### Objectif de l'exercice
Dans le texte sur les Comores avant l'indépendance, qui succède à Said Mohamed Cheikh après sa mort ?

### Texte à lire
Masiwa a ouvert opportunément un dossier dans son numéro du
3 août. C'est un début et c'est dans cette optique que je souhaite apporter mon
témoignage avec pour perspectives les enseignements à tirer. Car cette période
appartient à l'histoire, il convient de dépassionner les échanges et de
s'efforcer de s'approprier cette expérience pour les combats à venir.
Le contexte de
l'époque
Je pense qu'il faut partir de la mort de Said Mohamed Cheikh
(SMC) à la fin de l'année 1970. Le prince Said Ibrahim (PSI) succéda tout
naturellement à SMC. La configuration politique se présentait ainsi :
Le camp du pouvoir était composé par les "blancs"
qui étaient toujours au côté de PSI, des "verts", ceux qui étaient
toujours au côté de SMC et qui détenaient le pouvoir puis d'autres comme ASM.
La cohabitation était difficile les
"verts" n'avaient plus l'influence d'antan, ne parvenaient même pas à
déboulonner ASM qui faisait figure de lieutenant du PSI.
Le camp de l'opposition était composé par le PASOCO, le
MOLINACO-PEC et le RDPC de Mouzaoir Abdallah.
La question principale de l'heure : l'accession du pays à
l'indépendance. Pour PSI et ASM, la stratégie était claire : "sans
indépendance économique, pas d'indépendance politique". L'indépendance est
donc une perspective à moyen terme. Il faut développer l'économie du pays,
former des cadres, etc.
Le PASOCO et le MOLINACO-PEC, les forces les plus investies
dans la lutte de libération nationale, soutenaient que ce que la France n'avait
pas fait en plus de 100 ans de domination, elle ne le fera pas en quelques
années. Et puis la France n'a aucun intérêt à notre libération, au contraire.
Le développement économique et social du pays ne sera que l'œuvre des Comoriens
indépendants. Il ne faut donc plus perdre du temps.
Les autres forces, en particulier le RDPC, n'avaient pas de
position claire. L'opposition au pouvoir faisait office de stratégie.
Pour sa part le MPM de Marcel Henry virulent sous SMC, avait
lâché un peu de lest dans son opposition au pouvoir central tout en restant
fidèle et conséquent dans son combat pour "Mayotte département français".
Le mouvement indépendantiste croissait et menaçait le
colonialisme français.
Fort de son expérience, la France a réagi pour désamorcer la
bombe. Elle changea son fils d'épaule. La stratégie fut de mettre en selle
Ahmed Abdallah Abdérémane (AAA) pour une indépendance "dans l'amitié et la
coopération avec la France". PSI fut donc destitué par une motion de
censure. "Verts" et RDPC s'unirent dans un vaste rassemblement au
stade de Moroni pour créer l'Udzima et sceller le sort de notre indépendance.

### Extrait des données
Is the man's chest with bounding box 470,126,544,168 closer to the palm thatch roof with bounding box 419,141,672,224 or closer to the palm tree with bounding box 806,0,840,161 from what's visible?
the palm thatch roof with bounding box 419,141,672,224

### Réponse
Le prince Said Ibrahim.